Sagemaker Basic Operation Guide

Introduction

Amazon SageMaker is a managed machine learning service provided by Amazon AWS, designed to simplify and accelerate the entire life cycle of machine learning development. It provides machine learning engineers and data scientists with a complete set of tools and capabilities for building, training, tuning, and deploying machine learning models. This article will use a simple example to introduce the use of Sagemaker and complete a simple deep learning task.

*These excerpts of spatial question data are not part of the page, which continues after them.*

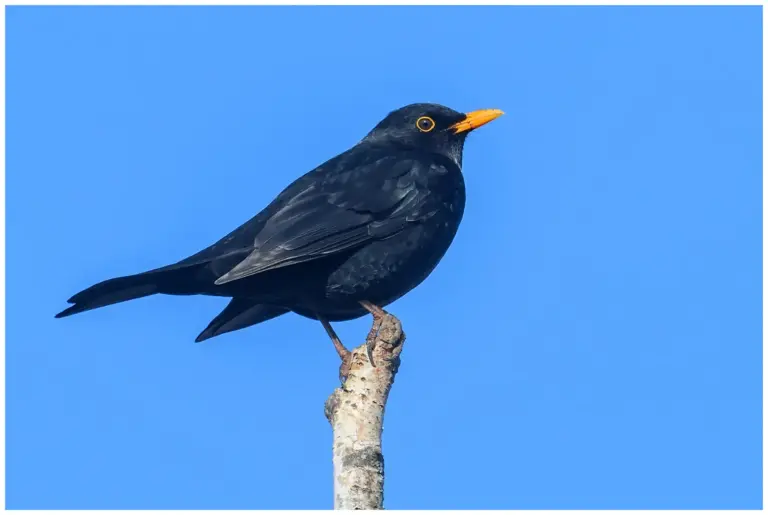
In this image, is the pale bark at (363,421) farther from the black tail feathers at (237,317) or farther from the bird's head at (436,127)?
the bird's head at (436,127)

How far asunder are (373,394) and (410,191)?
2.54 metres

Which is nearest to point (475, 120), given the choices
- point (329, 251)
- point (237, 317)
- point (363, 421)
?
point (329, 251)

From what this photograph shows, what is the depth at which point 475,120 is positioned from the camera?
9.86m

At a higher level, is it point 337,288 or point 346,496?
point 337,288

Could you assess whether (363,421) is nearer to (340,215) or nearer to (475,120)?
(340,215)

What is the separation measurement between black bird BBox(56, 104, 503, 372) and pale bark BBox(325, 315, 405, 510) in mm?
864

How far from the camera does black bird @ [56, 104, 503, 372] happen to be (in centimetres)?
792

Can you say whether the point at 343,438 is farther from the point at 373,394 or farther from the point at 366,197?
the point at 366,197

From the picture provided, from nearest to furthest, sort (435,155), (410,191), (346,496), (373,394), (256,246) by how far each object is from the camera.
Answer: (346,496), (373,394), (256,246), (410,191), (435,155)

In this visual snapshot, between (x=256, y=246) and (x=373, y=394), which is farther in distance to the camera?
(x=256, y=246)

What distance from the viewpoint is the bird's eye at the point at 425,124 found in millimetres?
9875

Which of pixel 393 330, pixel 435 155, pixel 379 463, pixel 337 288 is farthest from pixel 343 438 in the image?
pixel 435 155

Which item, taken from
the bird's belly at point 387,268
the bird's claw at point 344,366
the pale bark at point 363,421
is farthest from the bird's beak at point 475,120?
the pale bark at point 363,421

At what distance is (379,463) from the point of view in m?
5.96
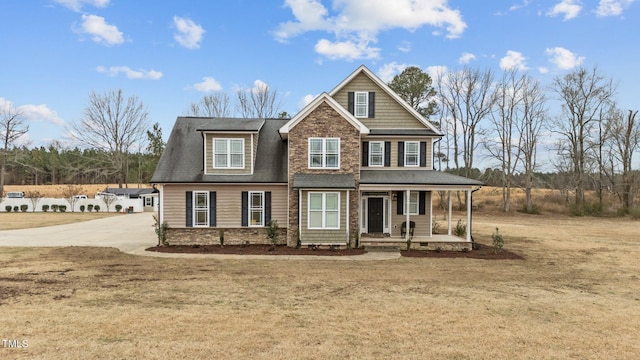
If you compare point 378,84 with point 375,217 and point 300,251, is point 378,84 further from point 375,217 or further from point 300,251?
point 300,251

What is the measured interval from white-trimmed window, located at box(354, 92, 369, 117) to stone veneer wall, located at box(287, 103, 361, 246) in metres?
2.44

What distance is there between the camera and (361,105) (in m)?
18.9

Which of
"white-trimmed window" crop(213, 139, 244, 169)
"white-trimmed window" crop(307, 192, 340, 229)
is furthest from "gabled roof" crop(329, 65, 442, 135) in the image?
"white-trimmed window" crop(307, 192, 340, 229)

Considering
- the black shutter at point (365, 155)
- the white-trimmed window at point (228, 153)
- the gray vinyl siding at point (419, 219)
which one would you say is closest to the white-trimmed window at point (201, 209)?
the white-trimmed window at point (228, 153)

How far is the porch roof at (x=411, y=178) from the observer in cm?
1642

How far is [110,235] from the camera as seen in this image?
21375mm

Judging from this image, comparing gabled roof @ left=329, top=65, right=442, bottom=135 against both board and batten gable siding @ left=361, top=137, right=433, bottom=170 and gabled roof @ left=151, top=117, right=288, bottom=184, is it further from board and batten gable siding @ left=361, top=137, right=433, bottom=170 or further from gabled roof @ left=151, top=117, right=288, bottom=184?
gabled roof @ left=151, top=117, right=288, bottom=184

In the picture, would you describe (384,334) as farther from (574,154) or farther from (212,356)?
(574,154)

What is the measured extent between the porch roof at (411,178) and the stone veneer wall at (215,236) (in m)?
5.14

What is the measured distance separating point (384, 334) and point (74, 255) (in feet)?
46.0

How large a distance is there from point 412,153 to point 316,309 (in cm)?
1247

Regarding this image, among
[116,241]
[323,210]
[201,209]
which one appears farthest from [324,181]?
[116,241]

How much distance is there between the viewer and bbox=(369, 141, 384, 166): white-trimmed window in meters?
18.5

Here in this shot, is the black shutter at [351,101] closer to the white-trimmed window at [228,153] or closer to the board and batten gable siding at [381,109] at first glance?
the board and batten gable siding at [381,109]
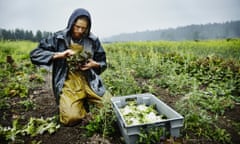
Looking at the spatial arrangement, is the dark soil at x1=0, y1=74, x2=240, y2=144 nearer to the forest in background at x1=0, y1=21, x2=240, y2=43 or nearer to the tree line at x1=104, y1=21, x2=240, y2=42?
the forest in background at x1=0, y1=21, x2=240, y2=43

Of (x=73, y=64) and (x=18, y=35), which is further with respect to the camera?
(x=18, y=35)

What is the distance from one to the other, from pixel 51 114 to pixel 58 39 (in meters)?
0.99

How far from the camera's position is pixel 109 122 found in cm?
229

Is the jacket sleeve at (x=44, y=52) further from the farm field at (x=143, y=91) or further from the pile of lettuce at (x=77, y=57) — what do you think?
the farm field at (x=143, y=91)

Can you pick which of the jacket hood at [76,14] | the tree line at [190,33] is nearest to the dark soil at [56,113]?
the jacket hood at [76,14]

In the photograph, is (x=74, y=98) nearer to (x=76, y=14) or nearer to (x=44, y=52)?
(x=44, y=52)

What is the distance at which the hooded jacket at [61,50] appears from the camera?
106 inches

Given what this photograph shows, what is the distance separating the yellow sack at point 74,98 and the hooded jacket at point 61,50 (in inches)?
2.6

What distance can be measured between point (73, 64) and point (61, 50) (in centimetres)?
31

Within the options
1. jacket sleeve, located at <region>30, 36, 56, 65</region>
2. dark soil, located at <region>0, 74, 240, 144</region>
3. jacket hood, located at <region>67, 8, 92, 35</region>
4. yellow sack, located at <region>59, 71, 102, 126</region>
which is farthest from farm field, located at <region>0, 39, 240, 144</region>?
jacket hood, located at <region>67, 8, 92, 35</region>

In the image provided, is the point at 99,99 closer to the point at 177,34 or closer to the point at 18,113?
the point at 18,113

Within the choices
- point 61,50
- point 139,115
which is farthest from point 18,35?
point 139,115

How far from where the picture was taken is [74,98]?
270cm

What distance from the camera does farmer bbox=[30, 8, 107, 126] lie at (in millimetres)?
2625
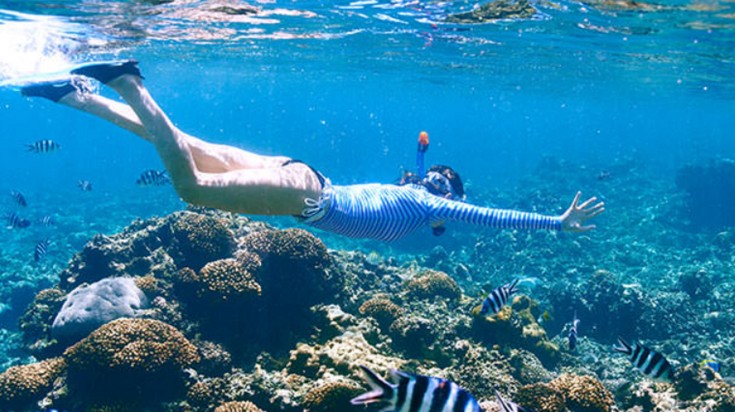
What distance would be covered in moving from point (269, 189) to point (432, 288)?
21.9 ft

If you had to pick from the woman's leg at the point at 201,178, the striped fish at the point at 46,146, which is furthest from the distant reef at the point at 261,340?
the striped fish at the point at 46,146

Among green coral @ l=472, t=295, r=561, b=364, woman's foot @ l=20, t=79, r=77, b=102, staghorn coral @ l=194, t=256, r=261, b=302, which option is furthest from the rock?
green coral @ l=472, t=295, r=561, b=364

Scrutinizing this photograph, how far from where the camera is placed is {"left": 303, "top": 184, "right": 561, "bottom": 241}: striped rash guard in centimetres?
528

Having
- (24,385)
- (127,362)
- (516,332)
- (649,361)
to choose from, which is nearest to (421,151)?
(649,361)

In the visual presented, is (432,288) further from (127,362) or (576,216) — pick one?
(127,362)

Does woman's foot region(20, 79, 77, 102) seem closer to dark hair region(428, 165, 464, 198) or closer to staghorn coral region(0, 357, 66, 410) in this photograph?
staghorn coral region(0, 357, 66, 410)

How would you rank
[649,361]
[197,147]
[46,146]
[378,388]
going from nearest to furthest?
[378,388], [649,361], [197,147], [46,146]

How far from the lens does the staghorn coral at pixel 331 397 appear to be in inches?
221

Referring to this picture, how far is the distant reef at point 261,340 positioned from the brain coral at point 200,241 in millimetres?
26

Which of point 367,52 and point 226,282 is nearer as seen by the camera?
point 226,282

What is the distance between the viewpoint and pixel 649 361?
5.08 meters

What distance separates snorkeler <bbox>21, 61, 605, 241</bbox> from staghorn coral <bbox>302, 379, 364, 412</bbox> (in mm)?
1965

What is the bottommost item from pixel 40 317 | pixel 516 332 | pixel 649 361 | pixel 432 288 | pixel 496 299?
pixel 432 288

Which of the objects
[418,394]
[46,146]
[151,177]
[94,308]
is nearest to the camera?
[418,394]
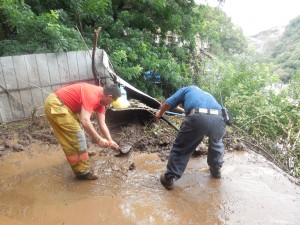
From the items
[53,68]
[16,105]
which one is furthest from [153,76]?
[16,105]

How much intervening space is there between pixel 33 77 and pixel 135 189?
3271 millimetres

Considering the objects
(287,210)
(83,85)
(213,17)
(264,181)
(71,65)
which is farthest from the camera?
(213,17)

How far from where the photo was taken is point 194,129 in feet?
10.1

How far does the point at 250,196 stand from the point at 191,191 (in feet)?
2.60

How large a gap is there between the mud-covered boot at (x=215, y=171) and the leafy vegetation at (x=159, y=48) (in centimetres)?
156

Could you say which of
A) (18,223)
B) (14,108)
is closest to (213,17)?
(14,108)

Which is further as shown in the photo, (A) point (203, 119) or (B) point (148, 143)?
(B) point (148, 143)

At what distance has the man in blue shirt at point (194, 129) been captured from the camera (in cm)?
308

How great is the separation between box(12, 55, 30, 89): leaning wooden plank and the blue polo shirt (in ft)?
10.4

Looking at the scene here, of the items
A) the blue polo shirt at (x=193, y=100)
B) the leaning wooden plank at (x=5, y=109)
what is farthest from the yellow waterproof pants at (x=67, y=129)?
the leaning wooden plank at (x=5, y=109)

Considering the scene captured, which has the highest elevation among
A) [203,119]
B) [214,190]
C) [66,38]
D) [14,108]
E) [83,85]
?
[66,38]

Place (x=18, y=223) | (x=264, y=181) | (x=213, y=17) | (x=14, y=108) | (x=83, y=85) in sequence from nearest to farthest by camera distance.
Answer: (x=18, y=223), (x=83, y=85), (x=264, y=181), (x=14, y=108), (x=213, y=17)

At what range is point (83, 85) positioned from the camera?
10.6 ft

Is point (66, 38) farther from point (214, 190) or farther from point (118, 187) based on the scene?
point (214, 190)
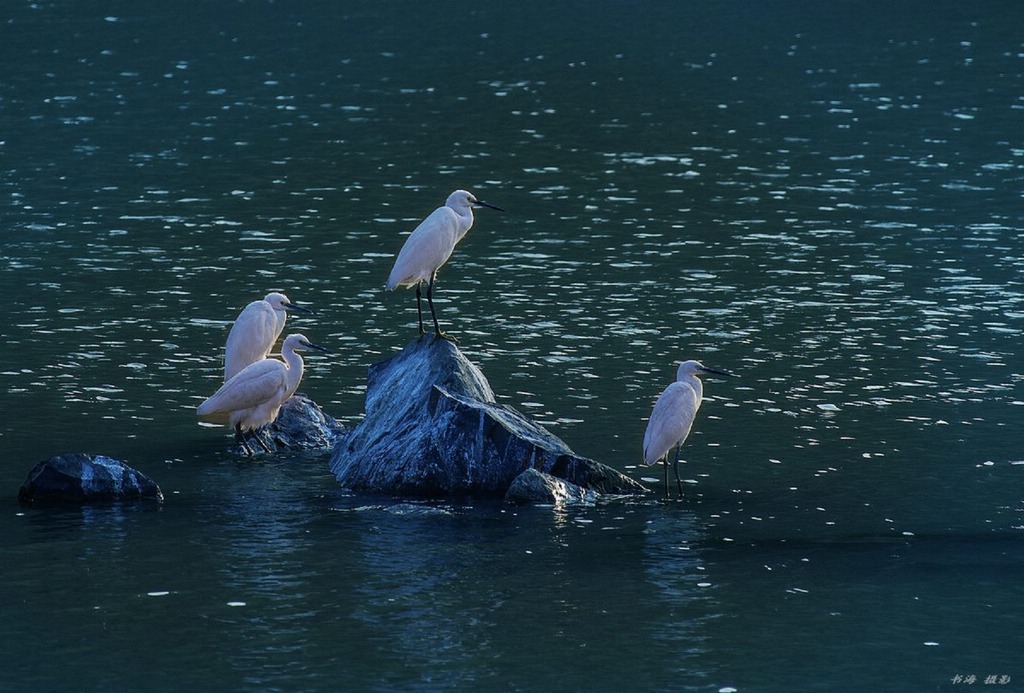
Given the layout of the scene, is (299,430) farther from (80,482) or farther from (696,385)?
(696,385)

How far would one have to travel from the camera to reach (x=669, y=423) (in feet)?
69.9

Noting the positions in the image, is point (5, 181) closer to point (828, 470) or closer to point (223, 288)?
point (223, 288)

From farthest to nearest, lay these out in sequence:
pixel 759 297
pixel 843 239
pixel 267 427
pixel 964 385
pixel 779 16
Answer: pixel 779 16, pixel 843 239, pixel 759 297, pixel 964 385, pixel 267 427

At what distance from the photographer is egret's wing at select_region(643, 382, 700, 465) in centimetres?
2114

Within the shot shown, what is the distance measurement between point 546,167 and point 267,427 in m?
23.6

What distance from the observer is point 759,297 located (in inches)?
1302

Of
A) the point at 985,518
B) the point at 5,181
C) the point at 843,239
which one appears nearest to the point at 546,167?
the point at 843,239

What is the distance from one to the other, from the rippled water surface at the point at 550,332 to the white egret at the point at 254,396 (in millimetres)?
651

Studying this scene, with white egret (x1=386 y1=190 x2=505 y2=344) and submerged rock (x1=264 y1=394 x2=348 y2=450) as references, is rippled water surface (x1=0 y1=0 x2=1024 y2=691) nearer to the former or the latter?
submerged rock (x1=264 y1=394 x2=348 y2=450)

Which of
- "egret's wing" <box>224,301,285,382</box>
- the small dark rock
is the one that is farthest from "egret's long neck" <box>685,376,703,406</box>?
"egret's wing" <box>224,301,285,382</box>

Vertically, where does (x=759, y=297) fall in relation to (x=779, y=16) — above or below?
below

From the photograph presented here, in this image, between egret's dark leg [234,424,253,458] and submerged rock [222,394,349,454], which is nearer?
egret's dark leg [234,424,253,458]

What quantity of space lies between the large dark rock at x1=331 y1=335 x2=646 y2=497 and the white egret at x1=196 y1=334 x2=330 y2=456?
1.70 metres

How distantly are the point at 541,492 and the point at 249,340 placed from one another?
6.43 meters
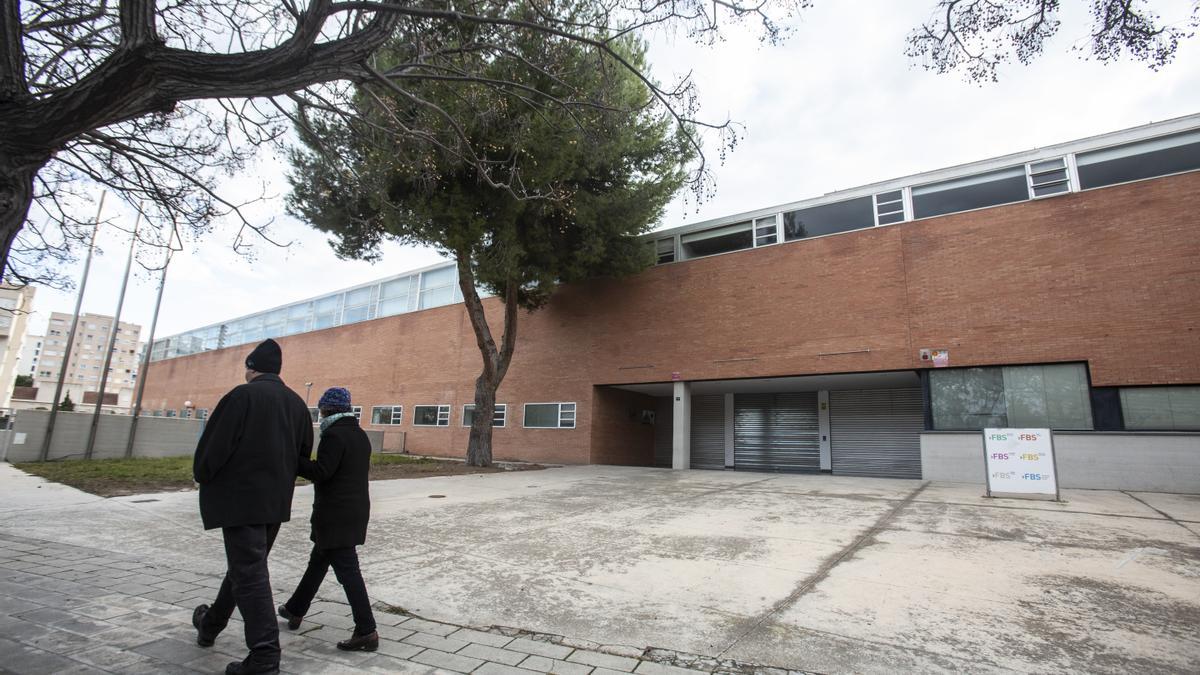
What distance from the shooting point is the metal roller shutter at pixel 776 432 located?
19.9m

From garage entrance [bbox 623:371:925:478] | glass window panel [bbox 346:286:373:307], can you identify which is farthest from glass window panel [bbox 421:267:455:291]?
garage entrance [bbox 623:371:925:478]

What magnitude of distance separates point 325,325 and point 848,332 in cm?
2664

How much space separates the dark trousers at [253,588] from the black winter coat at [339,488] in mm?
291

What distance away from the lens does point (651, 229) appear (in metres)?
18.1

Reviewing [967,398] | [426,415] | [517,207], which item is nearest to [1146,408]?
[967,398]

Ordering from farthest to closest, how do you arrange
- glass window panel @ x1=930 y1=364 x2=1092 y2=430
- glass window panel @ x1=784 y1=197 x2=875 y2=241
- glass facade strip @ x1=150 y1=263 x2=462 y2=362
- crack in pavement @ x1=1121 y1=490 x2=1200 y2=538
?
1. glass facade strip @ x1=150 y1=263 x2=462 y2=362
2. glass window panel @ x1=784 y1=197 x2=875 y2=241
3. glass window panel @ x1=930 y1=364 x2=1092 y2=430
4. crack in pavement @ x1=1121 y1=490 x2=1200 y2=538

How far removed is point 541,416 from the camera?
20.7 metres

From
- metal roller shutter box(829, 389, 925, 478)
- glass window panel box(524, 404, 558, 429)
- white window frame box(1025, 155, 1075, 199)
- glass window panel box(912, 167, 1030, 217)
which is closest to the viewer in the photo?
white window frame box(1025, 155, 1075, 199)

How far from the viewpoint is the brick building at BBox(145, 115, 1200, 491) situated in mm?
12156

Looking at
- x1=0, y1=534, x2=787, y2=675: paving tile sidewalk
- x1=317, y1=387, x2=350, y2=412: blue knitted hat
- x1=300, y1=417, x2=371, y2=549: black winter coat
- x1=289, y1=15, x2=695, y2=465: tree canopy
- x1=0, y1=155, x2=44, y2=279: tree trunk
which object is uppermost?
x1=289, y1=15, x2=695, y2=465: tree canopy

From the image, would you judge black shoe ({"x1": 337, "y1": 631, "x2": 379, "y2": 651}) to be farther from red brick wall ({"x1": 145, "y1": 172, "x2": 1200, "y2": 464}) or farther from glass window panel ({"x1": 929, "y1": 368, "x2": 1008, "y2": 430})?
glass window panel ({"x1": 929, "y1": 368, "x2": 1008, "y2": 430})

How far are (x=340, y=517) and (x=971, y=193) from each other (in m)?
16.4

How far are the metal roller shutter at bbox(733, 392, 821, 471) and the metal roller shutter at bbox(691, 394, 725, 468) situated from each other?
593mm

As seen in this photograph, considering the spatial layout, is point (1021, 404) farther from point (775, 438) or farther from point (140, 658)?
point (140, 658)
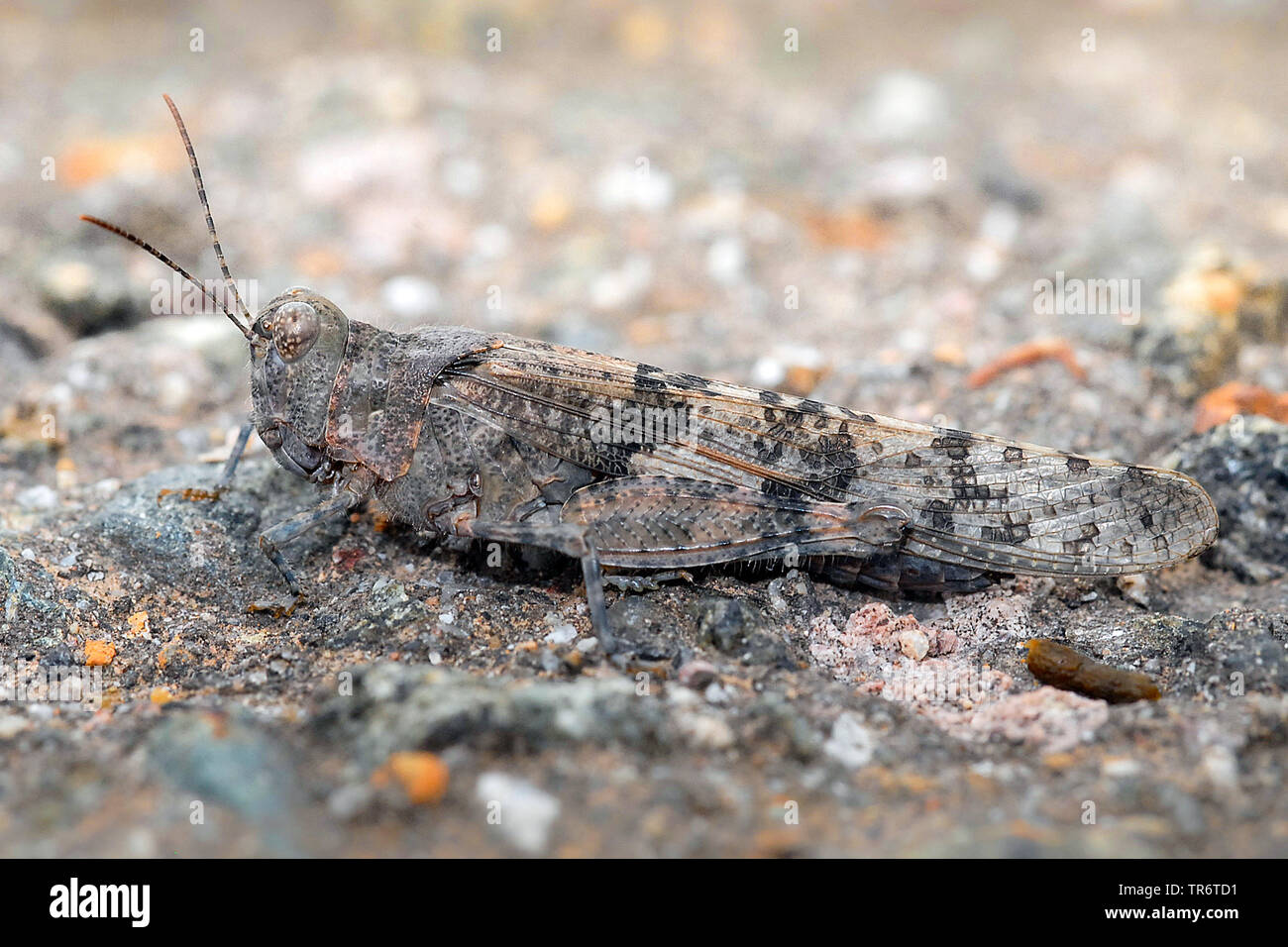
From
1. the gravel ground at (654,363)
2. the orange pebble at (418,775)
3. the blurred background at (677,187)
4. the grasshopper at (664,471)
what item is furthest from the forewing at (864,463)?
the orange pebble at (418,775)

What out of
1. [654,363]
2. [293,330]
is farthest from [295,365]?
[654,363]

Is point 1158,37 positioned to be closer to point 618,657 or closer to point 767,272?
point 767,272

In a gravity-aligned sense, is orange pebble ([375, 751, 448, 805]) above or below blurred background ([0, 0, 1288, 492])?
below

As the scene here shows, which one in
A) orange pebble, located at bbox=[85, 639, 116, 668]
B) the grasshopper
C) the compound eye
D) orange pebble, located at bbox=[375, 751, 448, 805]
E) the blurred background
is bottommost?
orange pebble, located at bbox=[375, 751, 448, 805]

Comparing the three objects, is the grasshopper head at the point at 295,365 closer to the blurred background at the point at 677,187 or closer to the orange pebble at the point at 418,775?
the blurred background at the point at 677,187

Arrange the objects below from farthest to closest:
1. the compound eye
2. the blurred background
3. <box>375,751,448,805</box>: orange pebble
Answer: the blurred background → the compound eye → <box>375,751,448,805</box>: orange pebble

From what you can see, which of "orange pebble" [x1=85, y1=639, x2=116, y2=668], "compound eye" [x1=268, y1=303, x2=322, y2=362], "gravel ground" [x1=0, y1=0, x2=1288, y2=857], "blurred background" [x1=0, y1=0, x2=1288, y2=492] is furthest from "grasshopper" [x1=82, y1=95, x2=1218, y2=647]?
"blurred background" [x1=0, y1=0, x2=1288, y2=492]

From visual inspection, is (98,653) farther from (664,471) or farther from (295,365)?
(664,471)

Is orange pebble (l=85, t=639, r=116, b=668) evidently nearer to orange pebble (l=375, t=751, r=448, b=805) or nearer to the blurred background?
orange pebble (l=375, t=751, r=448, b=805)
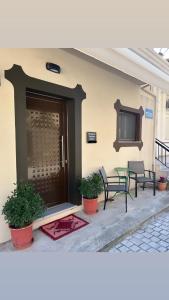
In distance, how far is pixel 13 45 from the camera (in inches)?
51.9

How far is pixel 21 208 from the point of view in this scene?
83.5 inches

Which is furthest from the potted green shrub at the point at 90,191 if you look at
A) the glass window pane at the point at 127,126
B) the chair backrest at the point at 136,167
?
the glass window pane at the point at 127,126

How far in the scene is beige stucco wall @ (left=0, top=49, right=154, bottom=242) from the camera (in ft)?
7.64

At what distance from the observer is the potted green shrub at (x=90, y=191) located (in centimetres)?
315

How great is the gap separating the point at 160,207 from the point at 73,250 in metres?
2.16

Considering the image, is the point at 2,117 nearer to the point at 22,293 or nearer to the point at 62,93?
the point at 62,93

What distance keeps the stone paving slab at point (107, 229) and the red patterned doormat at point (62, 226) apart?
76mm

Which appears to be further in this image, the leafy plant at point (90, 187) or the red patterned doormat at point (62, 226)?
the leafy plant at point (90, 187)

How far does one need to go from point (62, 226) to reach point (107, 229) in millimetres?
683

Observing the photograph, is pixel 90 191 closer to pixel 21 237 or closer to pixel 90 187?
pixel 90 187

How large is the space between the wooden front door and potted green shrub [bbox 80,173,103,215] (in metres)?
0.39

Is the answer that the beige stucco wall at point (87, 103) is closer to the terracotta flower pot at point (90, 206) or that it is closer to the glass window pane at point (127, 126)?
the glass window pane at point (127, 126)

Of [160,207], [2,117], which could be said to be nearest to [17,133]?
[2,117]

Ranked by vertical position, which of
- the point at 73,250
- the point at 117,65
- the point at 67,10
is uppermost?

Create a Jupyter Notebook instance

The code in the official example calls some SageMaker-specific SDKs, so it needs to be executed under the JupyterNotebook instance of SageMaker. The creation operation is as follows:

EnterAmazon Console and select Amazon SageMaker

Then select the notebook in the left sidebar->Notebook instance

Click Create Notebook Instance.

The status of the newly created notebook instance is pending at the beginning. After waiting for a period of time, the status will change to InService.

Then choose to open Jupyter to enter the Jupyter Notebook instance.

Reference connection

Amazon related content on creating Jupyter notebook instance Video link

training and deployment

The following is Amazon’s official github address for sagemaker examples

https://github.com/aws/amazon-sagemaker-examples

Here we choose an example of sagemake predicting user churn, and perform training and deployment operations.

After downloading the example on git locally, the corresponding files are in the following directory

amazon-sagemaker-examples\introduction_to_applying_machine_learning\xgboost_customer_churn

Enter the JupyterNotebook instance, click Upload, and upload xgboost_customer_chun.ipynb to the instance.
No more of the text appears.